Ian Pratt--the founder of XenSource--is the inventor and project lead for Xen. So it’s conceivable that Citrix could acquire Xen and not piss off Microsoft. (In the short term at least.)
Long term, this could be tricky for Citrix. First of all, you gotta figure that it’s going to take Citrix a few years to really integrate that into CDS. But during this time, Microsoft will continue to develop their own hypervisor (“Viridian”). So when Citrix gets dialed in with XenSource, will that even still be relevant if Microsoft has a super hypervisor built-in? Will people still want/need a Citrix hypervisor? Would there be value in that? If so, what?
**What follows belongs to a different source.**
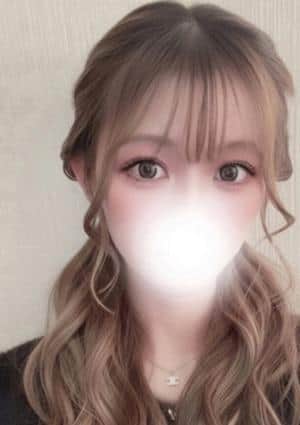 Resona（レソーナ） かすみ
But more importantly, imagine how strategically important Viridian will be to Microsoft? Even though Microsoft and XenSource are friends now, what do you think will happen as soon as Viridian is released? All of these "partner" hypervisors will becoming "competing" hypervisors overnight. It will be "kill, or be killed." (After all, this is not the same thing as Citrix Presentation Server adding value to an obscure Windows Server feature. This will be about citrix replacing a key strategic Windows Server feature.)
With risks like this, why is Citrix even looking to buy a hypervisor? And why are they looking to spend so much money on a company that only has a few million dollars in sales?
First of all, Citrix probably still feels burned that they didn’t get to by Softricity.
Second, there is always value in owning the whole stack. The problem with Microsoft developing a hypervisor is that Citrix couldn’t control when / if certain features came out and how they would integrate with the other Citrix components.
A final complexity to this whole thing is around Citrix’s systems management story. Citrix has traditionally been very careful to avoid getting into the systems management space. But now that they have streaming application delivery and EdgeSight, if they add a hypervisor and some management tools, they might be treading into new territory there too.
An interesting side note to this whole conversation is VMware. Citrix has explicitly named them as a competitor in recent months, and if this deal goes through, it would absolutely square the two off as real competitors. (Throw a little Cisco investment into VMware and you have some real competition!)